In the latest in the data leak controversy, Cambridge Analytica has been accused of breach of data with inappropriate usage of Facebook data, privacy breaches and psychological manipulation.
Cambridge Analytica systematically and knowingly ran campaigns based on psychological and personality profiles mined from the Facebook data in 2017. The firm has been accused of harvesting private information from the Facebook profiles of over 50 million users without their permission, making it the largest data breach in the history. This information was revealed by a former employee and founder Christopher Wylie to the Observer and the New York Times. Wylie explained how he worked with Aleksandr Kogan, an academic from Cambridge University, to obtain this data and exploit users.
The misuse of data may have allowed the company to build a psychological profile of a large proportion of the American electorate targeting them with specific marketing material and targeted ads, thereby swaying the results of 2016 presidential elections.

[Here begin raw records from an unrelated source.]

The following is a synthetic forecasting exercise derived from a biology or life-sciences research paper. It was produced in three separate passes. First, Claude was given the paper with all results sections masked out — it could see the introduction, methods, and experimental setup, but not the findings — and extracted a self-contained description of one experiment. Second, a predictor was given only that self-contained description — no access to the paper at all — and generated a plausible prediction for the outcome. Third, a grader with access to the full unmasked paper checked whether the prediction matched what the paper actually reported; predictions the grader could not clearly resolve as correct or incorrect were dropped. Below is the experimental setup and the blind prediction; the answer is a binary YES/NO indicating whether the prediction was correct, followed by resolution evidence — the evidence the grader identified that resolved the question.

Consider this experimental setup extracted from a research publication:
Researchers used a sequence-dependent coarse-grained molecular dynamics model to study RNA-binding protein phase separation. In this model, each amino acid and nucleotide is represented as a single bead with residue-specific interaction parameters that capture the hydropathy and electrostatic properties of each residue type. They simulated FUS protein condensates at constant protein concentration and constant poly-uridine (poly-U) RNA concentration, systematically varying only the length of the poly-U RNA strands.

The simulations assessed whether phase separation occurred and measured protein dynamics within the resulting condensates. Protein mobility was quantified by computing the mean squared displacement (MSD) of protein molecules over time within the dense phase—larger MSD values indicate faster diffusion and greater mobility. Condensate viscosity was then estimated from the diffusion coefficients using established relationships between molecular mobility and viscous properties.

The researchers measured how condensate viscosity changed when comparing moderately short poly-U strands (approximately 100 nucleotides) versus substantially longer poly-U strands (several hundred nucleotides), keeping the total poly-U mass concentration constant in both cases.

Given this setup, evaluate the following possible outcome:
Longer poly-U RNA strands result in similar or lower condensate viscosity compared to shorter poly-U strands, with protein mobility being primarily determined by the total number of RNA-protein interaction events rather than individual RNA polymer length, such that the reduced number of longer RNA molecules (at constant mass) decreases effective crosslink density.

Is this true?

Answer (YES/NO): NO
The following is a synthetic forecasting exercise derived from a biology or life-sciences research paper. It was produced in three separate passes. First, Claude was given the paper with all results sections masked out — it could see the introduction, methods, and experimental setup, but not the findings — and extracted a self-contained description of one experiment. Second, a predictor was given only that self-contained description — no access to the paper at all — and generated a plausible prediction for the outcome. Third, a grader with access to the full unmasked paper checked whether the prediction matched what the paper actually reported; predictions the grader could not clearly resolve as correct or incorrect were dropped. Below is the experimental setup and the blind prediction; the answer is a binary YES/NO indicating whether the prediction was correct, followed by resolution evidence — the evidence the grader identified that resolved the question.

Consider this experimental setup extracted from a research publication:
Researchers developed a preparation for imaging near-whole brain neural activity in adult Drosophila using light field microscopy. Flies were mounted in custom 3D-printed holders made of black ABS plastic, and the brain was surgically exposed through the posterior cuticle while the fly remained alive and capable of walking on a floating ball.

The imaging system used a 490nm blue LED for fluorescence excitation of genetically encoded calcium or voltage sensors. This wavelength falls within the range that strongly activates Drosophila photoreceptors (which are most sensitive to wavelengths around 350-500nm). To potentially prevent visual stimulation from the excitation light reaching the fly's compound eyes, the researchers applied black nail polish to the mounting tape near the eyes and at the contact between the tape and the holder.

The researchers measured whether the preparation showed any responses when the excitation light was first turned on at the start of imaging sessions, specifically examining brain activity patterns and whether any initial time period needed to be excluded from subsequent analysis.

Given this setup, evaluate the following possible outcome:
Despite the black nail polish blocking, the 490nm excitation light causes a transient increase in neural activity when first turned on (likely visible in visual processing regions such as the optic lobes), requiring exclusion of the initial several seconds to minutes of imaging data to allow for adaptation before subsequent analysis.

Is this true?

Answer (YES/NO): YES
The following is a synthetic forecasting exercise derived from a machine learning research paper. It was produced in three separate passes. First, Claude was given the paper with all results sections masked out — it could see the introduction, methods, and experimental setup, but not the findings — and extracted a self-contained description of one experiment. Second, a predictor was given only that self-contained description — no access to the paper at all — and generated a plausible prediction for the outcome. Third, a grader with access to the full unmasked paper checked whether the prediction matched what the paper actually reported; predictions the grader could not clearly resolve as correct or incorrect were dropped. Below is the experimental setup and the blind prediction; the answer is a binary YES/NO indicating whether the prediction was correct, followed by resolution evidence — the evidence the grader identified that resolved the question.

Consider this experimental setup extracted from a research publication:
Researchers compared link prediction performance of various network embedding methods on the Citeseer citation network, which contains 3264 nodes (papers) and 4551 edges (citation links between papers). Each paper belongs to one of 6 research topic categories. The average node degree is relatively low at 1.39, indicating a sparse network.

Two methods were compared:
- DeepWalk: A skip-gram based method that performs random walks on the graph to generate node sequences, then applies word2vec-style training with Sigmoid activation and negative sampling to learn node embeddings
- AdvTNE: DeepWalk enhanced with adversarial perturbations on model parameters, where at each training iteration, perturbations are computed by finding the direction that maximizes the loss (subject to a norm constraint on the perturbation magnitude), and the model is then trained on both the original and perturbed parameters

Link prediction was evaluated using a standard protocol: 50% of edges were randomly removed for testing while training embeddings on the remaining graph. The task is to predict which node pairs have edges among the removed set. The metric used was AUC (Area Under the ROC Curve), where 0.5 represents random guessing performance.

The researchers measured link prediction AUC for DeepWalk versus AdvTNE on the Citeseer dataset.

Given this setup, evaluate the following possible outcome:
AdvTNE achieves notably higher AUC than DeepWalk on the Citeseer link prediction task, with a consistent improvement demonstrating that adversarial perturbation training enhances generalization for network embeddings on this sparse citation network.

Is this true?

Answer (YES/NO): NO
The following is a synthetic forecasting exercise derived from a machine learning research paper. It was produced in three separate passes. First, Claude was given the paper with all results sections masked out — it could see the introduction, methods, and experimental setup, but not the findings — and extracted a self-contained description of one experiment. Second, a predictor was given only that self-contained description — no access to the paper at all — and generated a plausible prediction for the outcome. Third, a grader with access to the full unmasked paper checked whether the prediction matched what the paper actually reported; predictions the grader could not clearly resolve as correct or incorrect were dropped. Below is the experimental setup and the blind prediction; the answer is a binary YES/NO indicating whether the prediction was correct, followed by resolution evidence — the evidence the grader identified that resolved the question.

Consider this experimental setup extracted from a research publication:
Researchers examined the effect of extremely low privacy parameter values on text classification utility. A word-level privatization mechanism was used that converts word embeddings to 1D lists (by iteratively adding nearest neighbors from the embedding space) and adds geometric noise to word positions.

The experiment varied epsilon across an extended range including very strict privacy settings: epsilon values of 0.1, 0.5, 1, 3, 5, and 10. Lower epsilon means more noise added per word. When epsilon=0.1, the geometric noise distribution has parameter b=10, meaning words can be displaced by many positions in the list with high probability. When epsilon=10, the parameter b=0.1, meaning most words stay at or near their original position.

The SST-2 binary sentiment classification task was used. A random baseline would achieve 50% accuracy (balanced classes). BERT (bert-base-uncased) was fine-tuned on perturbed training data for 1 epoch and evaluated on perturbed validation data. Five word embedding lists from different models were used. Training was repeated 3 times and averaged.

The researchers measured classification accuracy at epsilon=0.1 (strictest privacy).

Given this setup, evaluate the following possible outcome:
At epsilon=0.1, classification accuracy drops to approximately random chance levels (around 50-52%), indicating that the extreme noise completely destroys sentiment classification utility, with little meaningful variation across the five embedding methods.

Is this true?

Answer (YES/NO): NO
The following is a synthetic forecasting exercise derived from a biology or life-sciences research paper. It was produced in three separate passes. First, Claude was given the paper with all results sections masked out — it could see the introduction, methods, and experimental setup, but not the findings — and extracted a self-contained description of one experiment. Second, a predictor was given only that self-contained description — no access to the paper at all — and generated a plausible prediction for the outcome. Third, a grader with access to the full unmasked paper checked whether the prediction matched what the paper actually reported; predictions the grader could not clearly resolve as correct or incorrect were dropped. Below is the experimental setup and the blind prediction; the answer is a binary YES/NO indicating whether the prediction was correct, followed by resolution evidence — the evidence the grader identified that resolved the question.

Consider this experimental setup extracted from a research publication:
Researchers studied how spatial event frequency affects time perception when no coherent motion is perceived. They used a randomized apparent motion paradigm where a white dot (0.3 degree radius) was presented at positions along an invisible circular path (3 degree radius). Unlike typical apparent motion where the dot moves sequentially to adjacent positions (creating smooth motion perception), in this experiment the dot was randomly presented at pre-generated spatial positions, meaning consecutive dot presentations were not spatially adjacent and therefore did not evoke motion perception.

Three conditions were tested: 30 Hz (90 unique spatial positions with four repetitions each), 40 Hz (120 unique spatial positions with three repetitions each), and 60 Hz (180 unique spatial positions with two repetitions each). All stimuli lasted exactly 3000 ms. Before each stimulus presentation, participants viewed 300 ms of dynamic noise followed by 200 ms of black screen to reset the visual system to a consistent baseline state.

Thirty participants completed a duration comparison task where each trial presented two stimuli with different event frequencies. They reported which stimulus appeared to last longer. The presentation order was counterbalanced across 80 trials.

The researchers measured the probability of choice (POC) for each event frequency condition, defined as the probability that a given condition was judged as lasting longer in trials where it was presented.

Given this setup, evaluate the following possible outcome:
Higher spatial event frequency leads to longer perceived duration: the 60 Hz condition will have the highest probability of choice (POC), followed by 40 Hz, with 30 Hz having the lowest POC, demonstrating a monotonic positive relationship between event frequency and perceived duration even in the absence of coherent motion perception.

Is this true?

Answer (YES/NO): YES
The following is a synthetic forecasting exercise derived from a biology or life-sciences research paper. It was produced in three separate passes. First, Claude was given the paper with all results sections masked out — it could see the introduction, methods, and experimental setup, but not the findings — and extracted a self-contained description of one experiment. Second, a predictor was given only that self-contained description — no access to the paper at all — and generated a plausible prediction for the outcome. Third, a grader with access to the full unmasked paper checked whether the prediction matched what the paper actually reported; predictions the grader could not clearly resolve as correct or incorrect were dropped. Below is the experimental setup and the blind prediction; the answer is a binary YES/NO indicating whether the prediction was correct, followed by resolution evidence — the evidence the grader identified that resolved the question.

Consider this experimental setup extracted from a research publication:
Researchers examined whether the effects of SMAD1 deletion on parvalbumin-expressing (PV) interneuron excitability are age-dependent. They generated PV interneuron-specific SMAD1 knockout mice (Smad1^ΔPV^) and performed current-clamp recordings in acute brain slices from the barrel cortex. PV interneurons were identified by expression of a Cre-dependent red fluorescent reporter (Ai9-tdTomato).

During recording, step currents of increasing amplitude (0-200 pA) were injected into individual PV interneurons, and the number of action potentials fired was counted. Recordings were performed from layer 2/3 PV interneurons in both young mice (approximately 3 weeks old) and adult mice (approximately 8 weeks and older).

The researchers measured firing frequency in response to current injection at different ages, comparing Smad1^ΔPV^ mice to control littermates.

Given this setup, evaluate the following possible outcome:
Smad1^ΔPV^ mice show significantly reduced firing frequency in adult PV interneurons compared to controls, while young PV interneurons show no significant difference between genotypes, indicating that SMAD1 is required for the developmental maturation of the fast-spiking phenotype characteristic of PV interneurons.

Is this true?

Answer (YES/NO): YES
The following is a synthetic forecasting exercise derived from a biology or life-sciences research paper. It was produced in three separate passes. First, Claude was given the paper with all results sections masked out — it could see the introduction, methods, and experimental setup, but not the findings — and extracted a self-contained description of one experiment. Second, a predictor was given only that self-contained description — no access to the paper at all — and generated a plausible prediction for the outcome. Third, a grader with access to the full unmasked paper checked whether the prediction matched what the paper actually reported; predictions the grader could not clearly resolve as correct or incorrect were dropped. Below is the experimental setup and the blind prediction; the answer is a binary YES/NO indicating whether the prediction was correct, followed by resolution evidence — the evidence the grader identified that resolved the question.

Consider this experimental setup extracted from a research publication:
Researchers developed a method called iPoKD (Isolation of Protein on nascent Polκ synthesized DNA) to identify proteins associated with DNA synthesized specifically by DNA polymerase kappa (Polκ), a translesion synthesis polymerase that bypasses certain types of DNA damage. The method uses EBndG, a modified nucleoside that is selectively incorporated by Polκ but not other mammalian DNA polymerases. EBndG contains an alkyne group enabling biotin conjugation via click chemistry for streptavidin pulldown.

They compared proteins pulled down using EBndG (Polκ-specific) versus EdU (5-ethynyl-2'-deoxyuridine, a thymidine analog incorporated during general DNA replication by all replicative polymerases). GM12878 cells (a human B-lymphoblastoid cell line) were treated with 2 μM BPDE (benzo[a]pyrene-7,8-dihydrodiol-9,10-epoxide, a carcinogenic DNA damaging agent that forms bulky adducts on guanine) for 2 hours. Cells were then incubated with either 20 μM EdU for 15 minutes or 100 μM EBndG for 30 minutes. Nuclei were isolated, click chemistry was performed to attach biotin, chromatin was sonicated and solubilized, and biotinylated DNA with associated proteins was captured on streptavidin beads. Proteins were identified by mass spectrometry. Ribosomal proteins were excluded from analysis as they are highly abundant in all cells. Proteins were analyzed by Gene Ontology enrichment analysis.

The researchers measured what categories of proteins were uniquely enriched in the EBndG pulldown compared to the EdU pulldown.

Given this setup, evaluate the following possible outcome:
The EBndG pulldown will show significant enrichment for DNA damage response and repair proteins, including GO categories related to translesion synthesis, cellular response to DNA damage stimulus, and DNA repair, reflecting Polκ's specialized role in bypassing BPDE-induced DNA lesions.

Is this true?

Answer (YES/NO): NO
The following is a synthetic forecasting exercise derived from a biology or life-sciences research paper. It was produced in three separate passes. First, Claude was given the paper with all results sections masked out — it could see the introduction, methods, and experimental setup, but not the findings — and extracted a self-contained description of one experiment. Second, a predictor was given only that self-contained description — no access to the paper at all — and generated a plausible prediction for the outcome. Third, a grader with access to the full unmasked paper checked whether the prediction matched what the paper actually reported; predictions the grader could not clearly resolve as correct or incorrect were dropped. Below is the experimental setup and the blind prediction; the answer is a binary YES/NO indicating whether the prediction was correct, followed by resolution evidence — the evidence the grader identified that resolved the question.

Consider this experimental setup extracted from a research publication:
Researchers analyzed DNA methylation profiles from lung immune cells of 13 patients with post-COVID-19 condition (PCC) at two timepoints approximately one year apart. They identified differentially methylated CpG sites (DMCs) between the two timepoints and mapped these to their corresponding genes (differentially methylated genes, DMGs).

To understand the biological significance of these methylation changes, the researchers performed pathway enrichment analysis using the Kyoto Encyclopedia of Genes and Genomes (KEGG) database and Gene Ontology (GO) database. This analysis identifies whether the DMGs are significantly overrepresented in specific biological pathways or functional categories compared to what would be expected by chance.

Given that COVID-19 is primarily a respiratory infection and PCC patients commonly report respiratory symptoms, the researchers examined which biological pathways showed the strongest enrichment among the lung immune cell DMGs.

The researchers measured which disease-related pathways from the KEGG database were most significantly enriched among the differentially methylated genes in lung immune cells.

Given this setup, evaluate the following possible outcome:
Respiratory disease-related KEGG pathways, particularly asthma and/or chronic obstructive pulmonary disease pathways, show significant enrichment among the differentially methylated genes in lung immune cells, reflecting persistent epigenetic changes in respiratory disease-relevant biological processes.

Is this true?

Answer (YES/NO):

Most people do not think about the data they share via social media, banking and other large corporate and government, as there is a general level of trust that there are adequate laws and protections, and that by and large there is nothing to worry about, as organizations are assumed to be ethical. While there are growing levels of distrust across the community, taking proper security measures is critical in slowing the decay.
This criticality of the context is not the data issue, but the way data was used. Cambridge used the data records of 50 Million Americans to have a premeditated psychological influence by false Facebook ‘advertising.’ Posts were targeted at potential voters precisely targeting their vulnerabilities.
A data breach is when someone who is not authorized to handle specific information obtains access to that information. It’s a non-trivial failure of the security measures a responsible company or reasonable individuals would have in place. It implies wrongdoing, it implies malice, it implies a victim/attacker relationship.
But when data is harvested and used with the unknowing opt-in of thousands of people, that’s not a breach. There are no hackers here; just people who knew how to use freely-given personal data to manipulate not very technically astute people to some political end.
Data breaches are being revealed for years now. Interestingly, no one hacked into Facebook’s servers exploiting a bug, like hackers stole the personal data of more than 140 million people from Equifax. No one tricked Facebook users into giving away their passwords and then stole their data, like Russian hackers broke into the email accounts through phishing emails.
Facebooks has become a massive data collection machine with 2.2 billion active users, but almost having no guardrails on how they are used. Facebook allowed a third-party to implement an application for the sole purpose of gathering user’s data. Furthermore, Facebook is aware about this issue for more than two years, and only now they acknowledging their mistakes once it has been made public.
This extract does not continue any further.